Pictures do not belong in the copy; restate the records below word for word.
-- Information given follows --
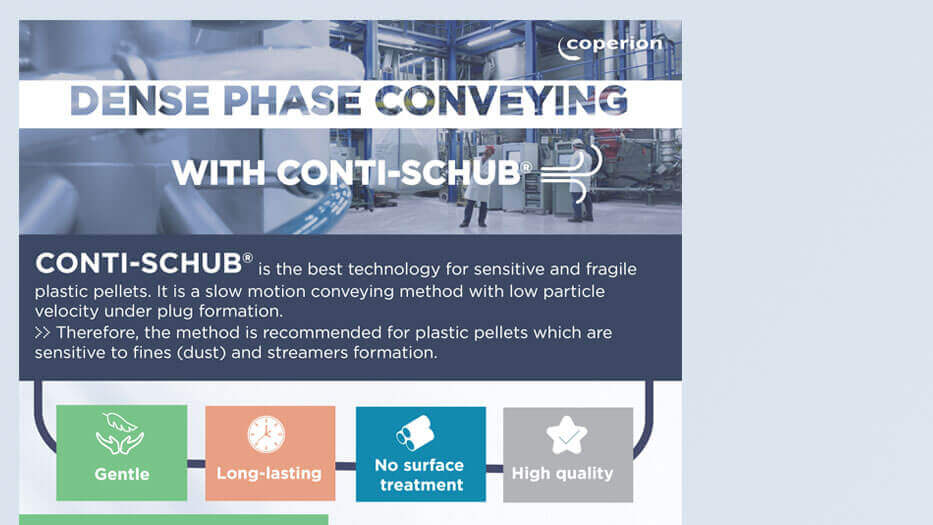 coperion

DENSE PHASE CONVEYING

WITH CONTI-SCHUB®

CONTI-SCHUB® is the best technology for sensitive and fragile plastic pellets. It is a slow motion conveying method with low particle velocity under plug formation.
>> Therefore, the method is recommended for plastic pellets which are sensitive to fines (dust) and streamers formation.

Gentle

Long-lasting

No surface treatment

High quality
-- Information given concluded --
- **Result of this task**
 coperion

DENSE PHASE CONVEYING

WITH CONTI-SCHUB®

CONTI-SCHUB® is the best technology for sensitive and fragile plastic pellets. It is a slow motion conveying method with low particle velocity under plug formation.
>> Therefore, the method is recommended for plastic pellets which are sensitive to fines (dust) and streamers formation.

Gentle

Long-lasting

No surface treatment

High quality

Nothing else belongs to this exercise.